Tim peneliti telah menyadari dan memaparkan adanya kendala tersebut, sehingga fokus pemaparan selanjutnya bukan lagi mengenai jumlah pengguna. Begitu juga dengan seri laporan penelitian yang bersifat tertulis, sama sekali tidak menyebutkan jumlah pengguna. Tetapi peneliti memaknai hal itu sebagai persoalan tersendiri, yaitu menjadi tidak mudahnya publik dan stakeholders untuk menilai efektivitas Trans Jogja. Publik juga tidak dapat dengan mudah mengevaluasi akuntabilitas Trans jogja padahal pengembangan Trans Jogja dilakukan dalam rangka mengatasi persoalan publik dengan menggunakan dana publik yang besar. Ini implikasi penting dari ketidaktersediaan data yang valid mengenai jumlah pengguna. Menurut Dinas Perhubungan DIY, jumlah pengguna tidak mengalami penurunan bahkan akhir-akhir ini meningkat. Yang terpenting adalah, validitas harus diutamakan dalam menghitung jumlah pengguna, kemudian keterbukaan terhadap publik.
Kedua, mengenai tingkat peralihan pengguna angkutan umum reguler ke Trans Jogja. Metode penelitian ini tidak dirancang untuk mengetahui tingkat peralihan tersebut. Dalam diskusi maupun seri laporan penelitian juga tidak pernah menggunakan istilah tersebut. Hasil penelitian sebatas menunjukkan indikasi bahwa pengguna Trans Jogja kebanyakan adalah pengguna angkutan umum reguler, bukan pengguna kendaraan pribadi. Ini tercermin dari proporsi responden sejumlah 53 persen yang merupakan pengguna angkutan umum (selain Trans Jogja), 36 persen pengguna sepeda motor pribadi, 8.7 persen pengendara mobil pribadi, dan 1.6 persen sisanya mengendarai jenis kendaraan lainnya, seperti sepeda (onthel) dan kendaraan dinas. Selain itu, responden pengguna Trans Jogja yang mengaku intensif (selalu dan sering) mengakses layanan, lebih banyak dari mereka yang sebelumnya merupakan pengguna angkutan umum tersebut. Sementara itu, responden pengguna Trans Jogja yang sebelumnya merupakan pengguna kendaraan pribadi, sebagian besar di antaranya mengatakan jarang menggunakan layanan Trans Jogja. Kesimpulan terhadap data yang demikian tentunya bukan menunjukkan tingkat perpindahan, tapi itu mengindikasikan bahwa pemanfaatan layanan Trans Jogja belum optimal.

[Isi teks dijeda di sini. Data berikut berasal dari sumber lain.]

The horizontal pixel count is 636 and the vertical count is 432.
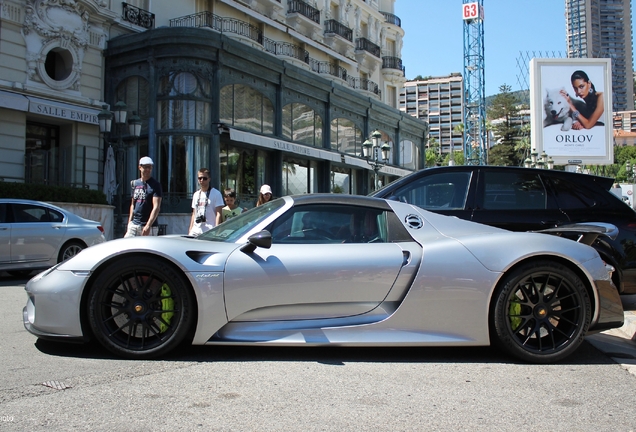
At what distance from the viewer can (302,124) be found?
27703 millimetres

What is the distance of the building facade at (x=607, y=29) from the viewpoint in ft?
613

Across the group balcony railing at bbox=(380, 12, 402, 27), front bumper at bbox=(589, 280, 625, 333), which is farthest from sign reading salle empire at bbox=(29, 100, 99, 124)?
balcony railing at bbox=(380, 12, 402, 27)

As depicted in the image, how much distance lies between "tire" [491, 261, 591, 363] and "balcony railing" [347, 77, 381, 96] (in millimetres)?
35055

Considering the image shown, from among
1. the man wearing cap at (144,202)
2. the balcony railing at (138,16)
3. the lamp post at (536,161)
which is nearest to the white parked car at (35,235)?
the man wearing cap at (144,202)

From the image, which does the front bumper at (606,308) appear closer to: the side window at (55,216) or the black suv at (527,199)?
the black suv at (527,199)

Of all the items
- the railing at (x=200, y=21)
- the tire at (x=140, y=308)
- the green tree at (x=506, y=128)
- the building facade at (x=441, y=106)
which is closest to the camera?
the tire at (x=140, y=308)

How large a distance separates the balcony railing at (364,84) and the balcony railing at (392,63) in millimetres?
2791

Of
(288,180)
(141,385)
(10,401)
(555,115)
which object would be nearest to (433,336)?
(141,385)

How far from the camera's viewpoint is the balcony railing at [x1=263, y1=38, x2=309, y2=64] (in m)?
30.1

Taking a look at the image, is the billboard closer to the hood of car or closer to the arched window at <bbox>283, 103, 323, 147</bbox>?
the arched window at <bbox>283, 103, 323, 147</bbox>

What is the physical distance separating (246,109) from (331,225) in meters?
20.1

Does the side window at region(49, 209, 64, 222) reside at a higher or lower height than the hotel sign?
lower

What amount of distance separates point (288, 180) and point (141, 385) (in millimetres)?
23959

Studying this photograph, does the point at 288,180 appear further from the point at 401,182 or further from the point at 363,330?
the point at 363,330
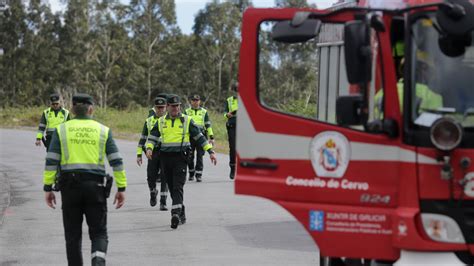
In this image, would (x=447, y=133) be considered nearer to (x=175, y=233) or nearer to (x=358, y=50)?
(x=358, y=50)

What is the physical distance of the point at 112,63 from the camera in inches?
3108

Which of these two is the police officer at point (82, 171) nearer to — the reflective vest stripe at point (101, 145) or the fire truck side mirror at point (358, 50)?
the reflective vest stripe at point (101, 145)

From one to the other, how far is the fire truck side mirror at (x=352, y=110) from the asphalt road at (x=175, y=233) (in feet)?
13.2

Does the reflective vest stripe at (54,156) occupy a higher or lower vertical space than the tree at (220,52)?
lower

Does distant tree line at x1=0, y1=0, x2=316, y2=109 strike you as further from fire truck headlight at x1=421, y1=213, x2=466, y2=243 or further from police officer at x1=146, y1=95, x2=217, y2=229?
fire truck headlight at x1=421, y1=213, x2=466, y2=243

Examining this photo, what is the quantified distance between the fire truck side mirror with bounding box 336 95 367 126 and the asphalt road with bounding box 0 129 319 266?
402 centimetres

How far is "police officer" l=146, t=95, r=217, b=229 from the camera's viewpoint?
13133mm

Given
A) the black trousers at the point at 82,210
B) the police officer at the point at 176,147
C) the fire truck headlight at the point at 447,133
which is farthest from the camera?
the police officer at the point at 176,147

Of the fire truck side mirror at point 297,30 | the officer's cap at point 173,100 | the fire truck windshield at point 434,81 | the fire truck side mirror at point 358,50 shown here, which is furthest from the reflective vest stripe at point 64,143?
the officer's cap at point 173,100

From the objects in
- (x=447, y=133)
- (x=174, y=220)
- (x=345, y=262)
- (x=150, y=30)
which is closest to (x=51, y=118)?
(x=174, y=220)

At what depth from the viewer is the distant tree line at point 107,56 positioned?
255 feet

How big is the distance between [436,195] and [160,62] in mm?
76641

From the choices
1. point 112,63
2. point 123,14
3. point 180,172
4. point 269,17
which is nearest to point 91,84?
point 112,63

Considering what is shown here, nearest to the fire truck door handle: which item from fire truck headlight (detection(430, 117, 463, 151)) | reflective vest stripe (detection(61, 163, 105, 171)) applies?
fire truck headlight (detection(430, 117, 463, 151))
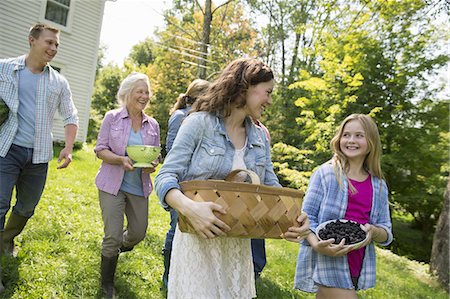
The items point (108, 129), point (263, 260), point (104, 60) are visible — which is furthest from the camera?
point (104, 60)

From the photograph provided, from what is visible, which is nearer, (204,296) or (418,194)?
(204,296)

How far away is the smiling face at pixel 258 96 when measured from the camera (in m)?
1.72

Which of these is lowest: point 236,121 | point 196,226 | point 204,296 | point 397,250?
point 397,250

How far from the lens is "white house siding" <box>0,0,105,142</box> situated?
414 inches

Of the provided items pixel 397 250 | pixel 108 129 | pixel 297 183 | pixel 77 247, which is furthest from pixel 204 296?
pixel 397 250

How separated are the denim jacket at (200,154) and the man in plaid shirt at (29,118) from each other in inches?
73.0

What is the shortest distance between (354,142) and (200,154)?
142cm

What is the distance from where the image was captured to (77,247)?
150 inches

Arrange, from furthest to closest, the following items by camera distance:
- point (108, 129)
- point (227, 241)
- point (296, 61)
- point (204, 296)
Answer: point (296, 61), point (108, 129), point (227, 241), point (204, 296)

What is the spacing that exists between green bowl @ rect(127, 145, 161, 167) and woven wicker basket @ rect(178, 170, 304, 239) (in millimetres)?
1469

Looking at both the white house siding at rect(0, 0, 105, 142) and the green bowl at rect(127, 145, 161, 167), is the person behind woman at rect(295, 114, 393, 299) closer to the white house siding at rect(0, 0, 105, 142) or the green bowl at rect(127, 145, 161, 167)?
the green bowl at rect(127, 145, 161, 167)

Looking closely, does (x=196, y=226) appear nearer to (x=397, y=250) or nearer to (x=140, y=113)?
(x=140, y=113)

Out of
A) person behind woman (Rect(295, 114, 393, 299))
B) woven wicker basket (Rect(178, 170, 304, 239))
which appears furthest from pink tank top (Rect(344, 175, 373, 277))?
woven wicker basket (Rect(178, 170, 304, 239))

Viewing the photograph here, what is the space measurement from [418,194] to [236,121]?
11451 millimetres
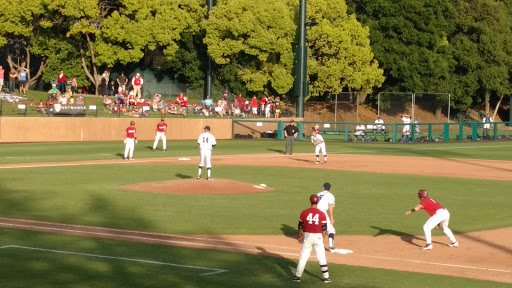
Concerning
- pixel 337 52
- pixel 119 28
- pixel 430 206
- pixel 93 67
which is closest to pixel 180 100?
pixel 119 28

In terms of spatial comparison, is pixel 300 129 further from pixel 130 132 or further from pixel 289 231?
pixel 289 231

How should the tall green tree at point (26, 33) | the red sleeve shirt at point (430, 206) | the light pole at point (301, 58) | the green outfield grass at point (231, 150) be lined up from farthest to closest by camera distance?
the tall green tree at point (26, 33)
the light pole at point (301, 58)
the green outfield grass at point (231, 150)
the red sleeve shirt at point (430, 206)

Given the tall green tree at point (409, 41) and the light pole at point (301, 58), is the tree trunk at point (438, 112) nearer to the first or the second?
the tall green tree at point (409, 41)

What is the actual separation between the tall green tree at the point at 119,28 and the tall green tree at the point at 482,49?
32.1 meters

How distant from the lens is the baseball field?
569 inches

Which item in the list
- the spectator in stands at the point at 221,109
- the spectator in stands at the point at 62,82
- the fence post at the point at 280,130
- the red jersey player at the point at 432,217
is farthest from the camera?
the spectator in stands at the point at 221,109

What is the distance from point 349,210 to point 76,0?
45700 mm

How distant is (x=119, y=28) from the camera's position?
6569cm

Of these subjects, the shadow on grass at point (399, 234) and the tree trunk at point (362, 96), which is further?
the tree trunk at point (362, 96)

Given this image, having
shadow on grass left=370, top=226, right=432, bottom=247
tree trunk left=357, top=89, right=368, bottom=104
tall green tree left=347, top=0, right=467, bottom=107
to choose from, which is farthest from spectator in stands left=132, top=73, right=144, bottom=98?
shadow on grass left=370, top=226, right=432, bottom=247

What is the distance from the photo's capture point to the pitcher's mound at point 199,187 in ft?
88.0

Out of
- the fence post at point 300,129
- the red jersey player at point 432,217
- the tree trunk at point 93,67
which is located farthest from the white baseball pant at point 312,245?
the tree trunk at point 93,67

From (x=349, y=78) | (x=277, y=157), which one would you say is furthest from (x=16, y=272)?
(x=349, y=78)

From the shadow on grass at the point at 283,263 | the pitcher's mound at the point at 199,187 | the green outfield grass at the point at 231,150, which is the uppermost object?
the green outfield grass at the point at 231,150
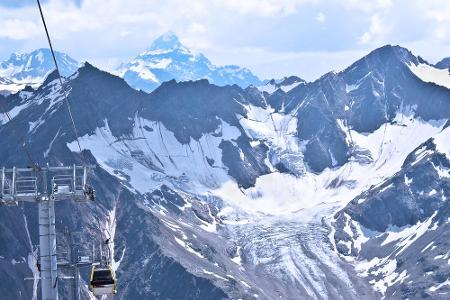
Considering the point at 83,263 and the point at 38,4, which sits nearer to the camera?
the point at 38,4

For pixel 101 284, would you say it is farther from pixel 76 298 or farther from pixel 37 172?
pixel 37 172

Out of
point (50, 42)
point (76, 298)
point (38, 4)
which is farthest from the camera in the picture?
point (76, 298)

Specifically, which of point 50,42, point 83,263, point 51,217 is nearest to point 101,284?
point 83,263

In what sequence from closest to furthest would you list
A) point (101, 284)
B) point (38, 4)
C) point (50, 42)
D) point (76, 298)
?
point (38, 4), point (50, 42), point (76, 298), point (101, 284)

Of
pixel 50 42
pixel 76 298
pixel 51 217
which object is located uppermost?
pixel 50 42

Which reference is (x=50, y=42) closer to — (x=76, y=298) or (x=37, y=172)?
(x=37, y=172)

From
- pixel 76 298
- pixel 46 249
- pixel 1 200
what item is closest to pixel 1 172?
pixel 1 200

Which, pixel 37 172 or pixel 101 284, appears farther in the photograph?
pixel 101 284

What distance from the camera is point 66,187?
1725 inches

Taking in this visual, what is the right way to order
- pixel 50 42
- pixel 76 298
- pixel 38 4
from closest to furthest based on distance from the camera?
pixel 38 4
pixel 50 42
pixel 76 298

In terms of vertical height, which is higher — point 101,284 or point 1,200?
point 1,200

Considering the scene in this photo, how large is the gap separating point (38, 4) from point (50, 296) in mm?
13890

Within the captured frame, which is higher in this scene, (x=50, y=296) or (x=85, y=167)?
(x=85, y=167)

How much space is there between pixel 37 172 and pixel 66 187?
1680mm
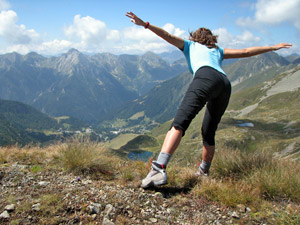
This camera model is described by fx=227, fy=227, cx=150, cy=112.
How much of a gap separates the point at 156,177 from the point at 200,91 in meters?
1.89

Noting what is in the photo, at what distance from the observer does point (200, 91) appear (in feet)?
14.3

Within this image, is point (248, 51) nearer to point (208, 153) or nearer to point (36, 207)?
point (208, 153)

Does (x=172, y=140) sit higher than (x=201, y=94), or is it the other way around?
(x=201, y=94)

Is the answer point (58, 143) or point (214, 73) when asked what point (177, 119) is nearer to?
point (214, 73)

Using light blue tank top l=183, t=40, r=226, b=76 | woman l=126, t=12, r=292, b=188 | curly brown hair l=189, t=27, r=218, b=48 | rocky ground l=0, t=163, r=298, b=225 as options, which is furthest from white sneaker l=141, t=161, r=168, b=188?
curly brown hair l=189, t=27, r=218, b=48

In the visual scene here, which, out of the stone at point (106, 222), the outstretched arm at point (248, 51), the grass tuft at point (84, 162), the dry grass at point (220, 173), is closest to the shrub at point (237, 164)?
the dry grass at point (220, 173)

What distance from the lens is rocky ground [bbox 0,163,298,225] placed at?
3.43 meters

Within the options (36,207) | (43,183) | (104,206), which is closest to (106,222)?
(104,206)

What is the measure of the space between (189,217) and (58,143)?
5910mm

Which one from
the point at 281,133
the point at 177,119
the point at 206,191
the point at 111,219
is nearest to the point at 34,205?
the point at 111,219

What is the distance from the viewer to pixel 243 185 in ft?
15.6

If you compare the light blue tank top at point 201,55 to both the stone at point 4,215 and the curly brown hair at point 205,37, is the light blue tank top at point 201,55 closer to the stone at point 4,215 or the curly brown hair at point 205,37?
the curly brown hair at point 205,37

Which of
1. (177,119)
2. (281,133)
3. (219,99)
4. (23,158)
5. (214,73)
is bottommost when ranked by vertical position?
(281,133)

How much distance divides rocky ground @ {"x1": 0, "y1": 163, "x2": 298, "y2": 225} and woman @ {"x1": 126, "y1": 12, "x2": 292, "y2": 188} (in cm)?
45
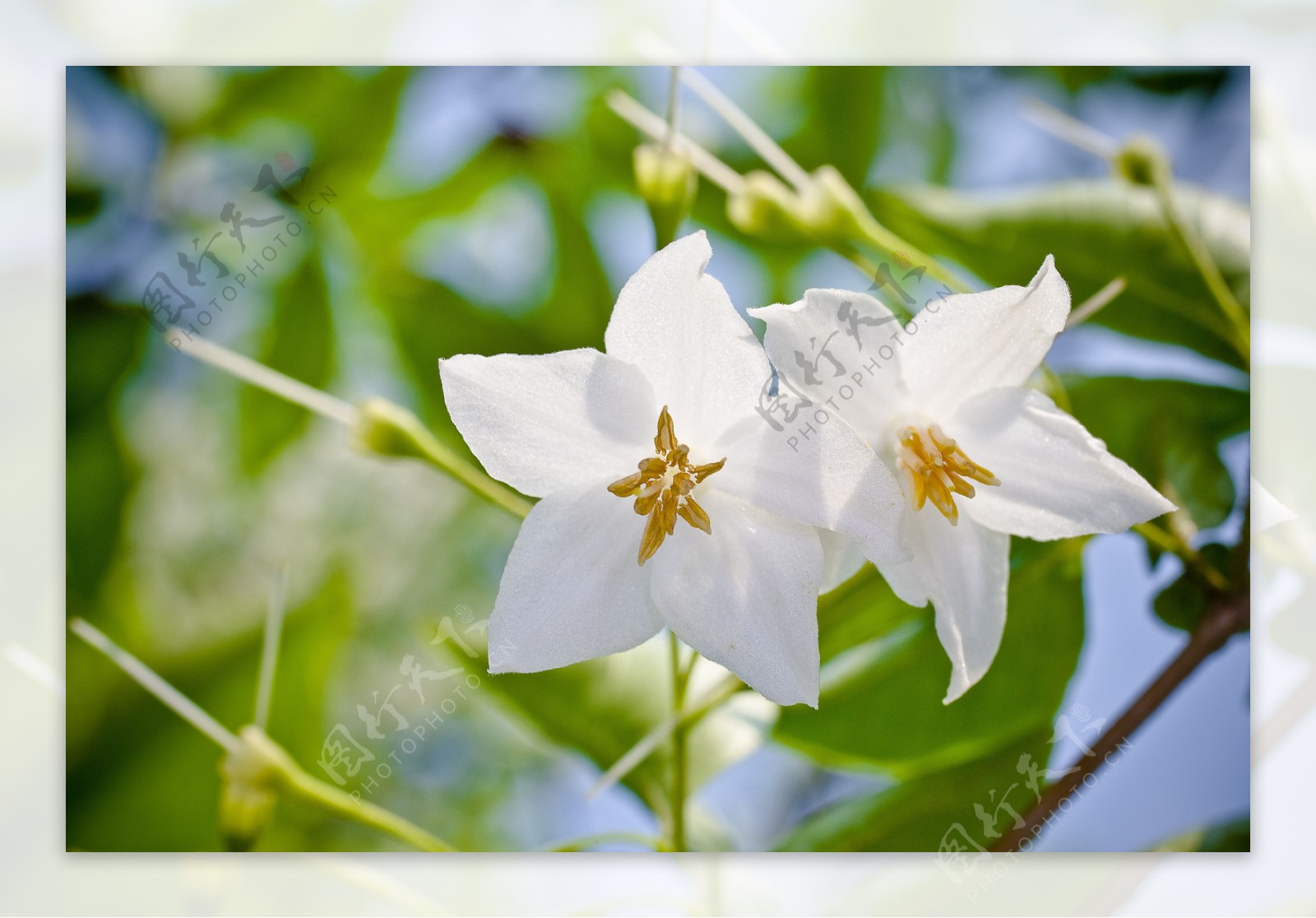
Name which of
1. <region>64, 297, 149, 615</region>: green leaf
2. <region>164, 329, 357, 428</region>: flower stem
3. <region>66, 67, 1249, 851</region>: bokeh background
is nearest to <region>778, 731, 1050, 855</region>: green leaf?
<region>66, 67, 1249, 851</region>: bokeh background

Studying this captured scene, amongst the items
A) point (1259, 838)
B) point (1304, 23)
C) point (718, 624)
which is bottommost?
point (1259, 838)

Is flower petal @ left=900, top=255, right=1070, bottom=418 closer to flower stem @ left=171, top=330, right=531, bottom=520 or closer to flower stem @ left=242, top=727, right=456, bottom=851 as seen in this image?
flower stem @ left=171, top=330, right=531, bottom=520

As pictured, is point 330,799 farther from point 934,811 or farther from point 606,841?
point 934,811

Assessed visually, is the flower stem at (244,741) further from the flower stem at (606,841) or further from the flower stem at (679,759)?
the flower stem at (679,759)

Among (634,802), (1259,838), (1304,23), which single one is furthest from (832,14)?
(1259,838)

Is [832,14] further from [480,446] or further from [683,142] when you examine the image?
[480,446]

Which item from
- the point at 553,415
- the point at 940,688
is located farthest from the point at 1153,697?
the point at 553,415
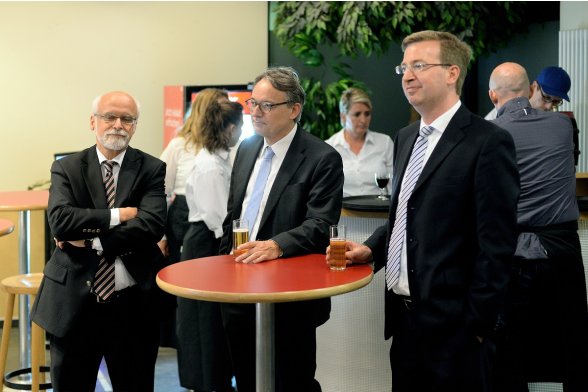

Ketiga, menyangkut penilaian pengguna terhadap sikap atau keramahan petugas dalam melayani. Hasil penelitian kami menunjukkan sebagian besar responden (>90 persen) menilai, masing-masing terhadap pramugrara/i, petugas tiket, dan petugas penjaga pintu halte, telah bersikap ramah dalam melayani pengguna. Ini merupakan sebuah prestasi yang perlu dipertahankan. Namun demikian, masih terdapat sejumlah responden yang menilai petugas tidak bersikap ramah, yaitu masing-masing terhadap pramugara/i bus (7.2 persen), petugas tiket di halte (6.4 persen), dan petugas pembuka pintu halte (3.2 persen). Meskipun kecil peresentasenya, ini tetap perlu mendapatkan perhatian bagi pengelola dalam menyiapkan SDM petugas. Keramahan petugas dalam melayani pengguna seharusnya menjadi nilai lebih yang ditawarkan Trans Jogja sehingga semakin banyak diminati warga.
Sebagai program perbaikan layanan angkutan umum yang belum lama dioperasikan, tentunya memerlukan waktu untuk mencapai hasil yang optimal. Evaluasi secara reguler perlu dilakukan untuk mengidentifikasi sejumlah aspek dalam sistem layanan yang masih memerlukan perbaikan. Hasil penelitian ini merupakan salah satu bentuk partisipasi dan dukungan CIMDEV-Jurusan Ilmu Administrasi Negara UGM terhadap upaya mengatasi persoalan manajemen transportasi perkotaan di Jogjakarta secara umum, dan secara khusus terhadap operasionalisasi sistem layanan Trans Jogja.